Resenha: Livro Água Viva, de Clarice Lispector

CEFET – Diretoria de Graduação - Departamento de

Linguagem e Tecnologia - Curso de Letras

Disciplina: Oficina de Texto Acadêmico e Comunicação Científica

Prof. Dra. Maria Raquel de A. Bambirra

RESENHA

Livro: Água Viva

Autora: Clarice Lispector

Editora: Rocco

Rio de Janeiro

1988

Autor da resenha: Luís Antônio Matias Soares

Água Viva, uma das mais belas obras da nossa literatura, foi composta em meados da década de 70, período histórico e político relacionado à ditadura militar no Brasil e no qual a censura e a opressão se fizeram dramaticamente presentes sobre todas as formas de arte e jornalismo. É um texto profundamente libertário tanto nos aspectos linguísticos e formais quanto naqueles referentes ao conteúdo. Dele se pode inicialmente afirmar ser um intenso monólogo no qual lentamente se vai expondo diante do leitor o panorama de um eu feminino que escreve a um tu masculino de forma lírica e poética, extravasando suas emoções, intuições, contradições e angústias. É nesse sentido, talvez, que se tenha comentado que a obra de Lispector (Wikipedia, 2011) “ultrapassa qualquer tentativa de classificação. A escritora e filósofa francesa Hélène Cixous vai ao ponto de dizer que há uma literatura brasileira A.C. (Antes da Clarice) e D.C. (Depois da Clarice).”

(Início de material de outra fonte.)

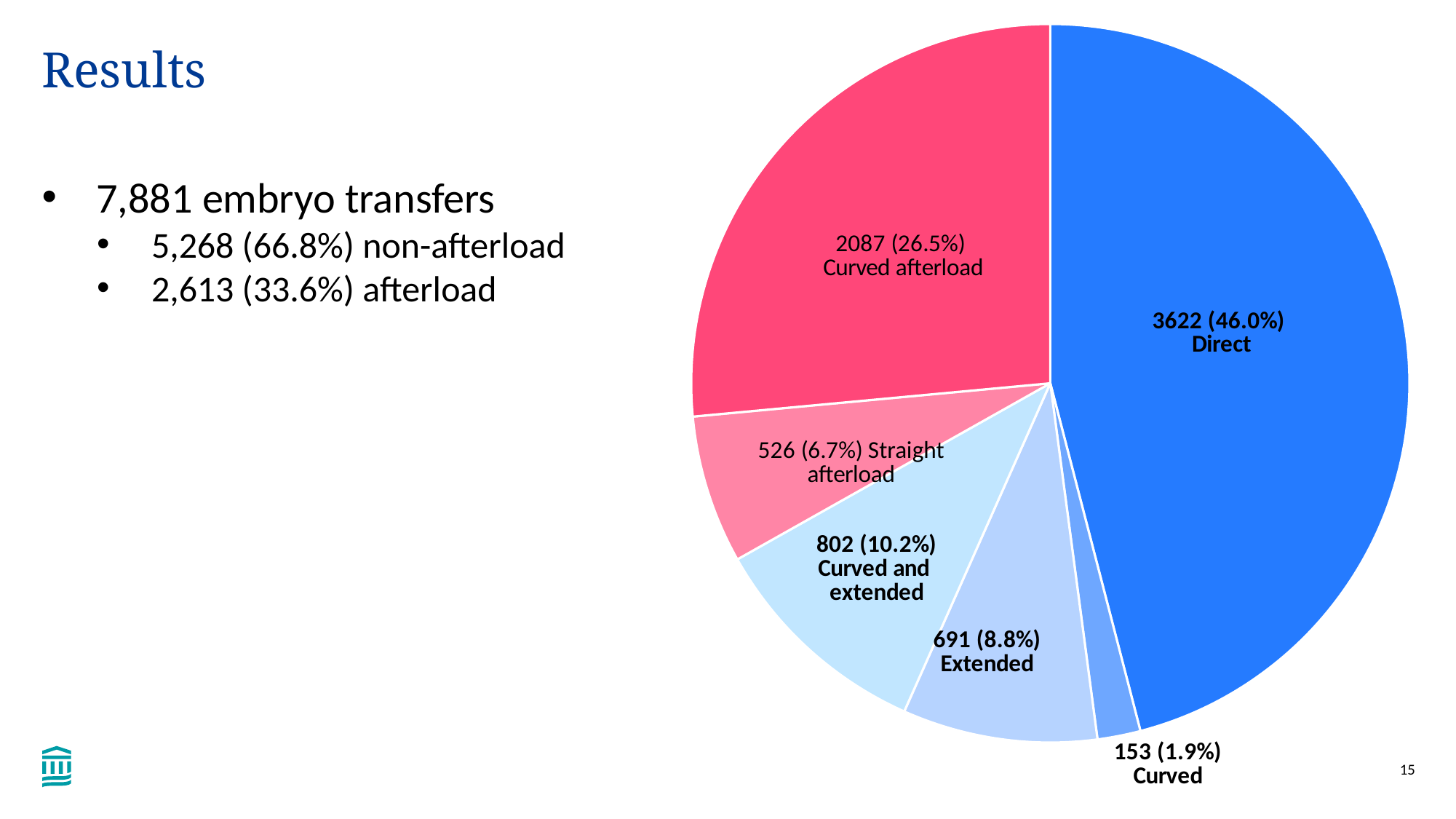
Which slice is the smallest in the pie chart? Curved What is the combined count of the Direct and Curved afterload slices? 5709 What kind of chart is shown on the slide? pie chart Which slice has a larger count, Extended or Straight afterload? Extended What colour is the Curved afterload slice? pink/red What percentage share does the Curved afterload slice have? 26.5% What is the difference in count between the Curved and extended slice and the Extended slice? 111 What is the count shown for the Direct slice? 3622 Which slice is the largest in the pie chart? Direct What is the count shown for the Straight afterload slice? 526 How many slices does the pie chart have? 6 What percentage share does the Curved slice have? 1.9%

Mas, afinal, o que vem a ser de fato essa Água Viva: um romance, um conto, uma novela...? Água Viva se compõe de um único bloco textual que se estende ininterruptamente por 87 páginas recheadas de muitas confissões, considerações e sedução. Para além da arrojada proposta teórico-literária existente na formatação da obra, Água Viva nos remete, acima de tudo, a uma percepção mais apurada acerca da liberdade de uma autora e da própria autonomia do texto literário, visto aqui como algo vivo ou existindo por si mesmo. Nesta obra, Lispector tratará das questões que sempre atormentaram o ser humano. Ali elas circulam livres e se movimentam de um lado para o outro do texto: às vezes retrocedem, voltam-se sobre si mesmas e retornam ao ponto de partida para, em seguida, tomarem novo impulso e se lançarem na busca de novas indagações a respeito da realidade e da constituição da obra literária.

Um das principais preocupações do livro é, por exemplo, aquela relacionada à qiestão do tempo ou - como melhor designa a própria autora - ao instante-já. Logo nas linhas iniciais da obra, Lispector (1998, pag. 09) nos apresenta uma inquietante definição desse conceito: “estou tentando captar a quarta dimensão do instante-já que de tão fugidio não é mais porque agora tornou-se um novo instante-já que também não é mais. Cada coisa tem um instante em que ela é. Quero apossar-me do é da coisa”. Essa - e outras escavações personalíssimas! - fazem parte da busca da autora dentro e para além do próprio texto, sendo constituídas, desmembradas e reconstruídas a partir da sensação irremediavelmente terrível e maravilhosa captada na liberdade do eu através da expressão literária.

Finalizando, talvez seja por motivos como estes que os leitores mais arrojados e arrebatados costumem dizer que os livros de Lispector devem ser devorados de imediato e antes que eles próprios nos devorem. E é exatamente isso o que se passa com essa obra-prima da literatura nacional: como uma água viva marinha, este pequeno livro possui o dom de se fazer ardente o bastante para tocar diretamente no peito das pessoas, dispondo, em suas linhas e entrelinhas, de uma forma lingüística ricamente moderna e de um conteúdo que decerto incendiará a alma e o coração dos leitores mais apaixonados.

Referências

- Lispector, Clarice. Água Viva. Rio de Janeiro: Editora Rocco, 1988.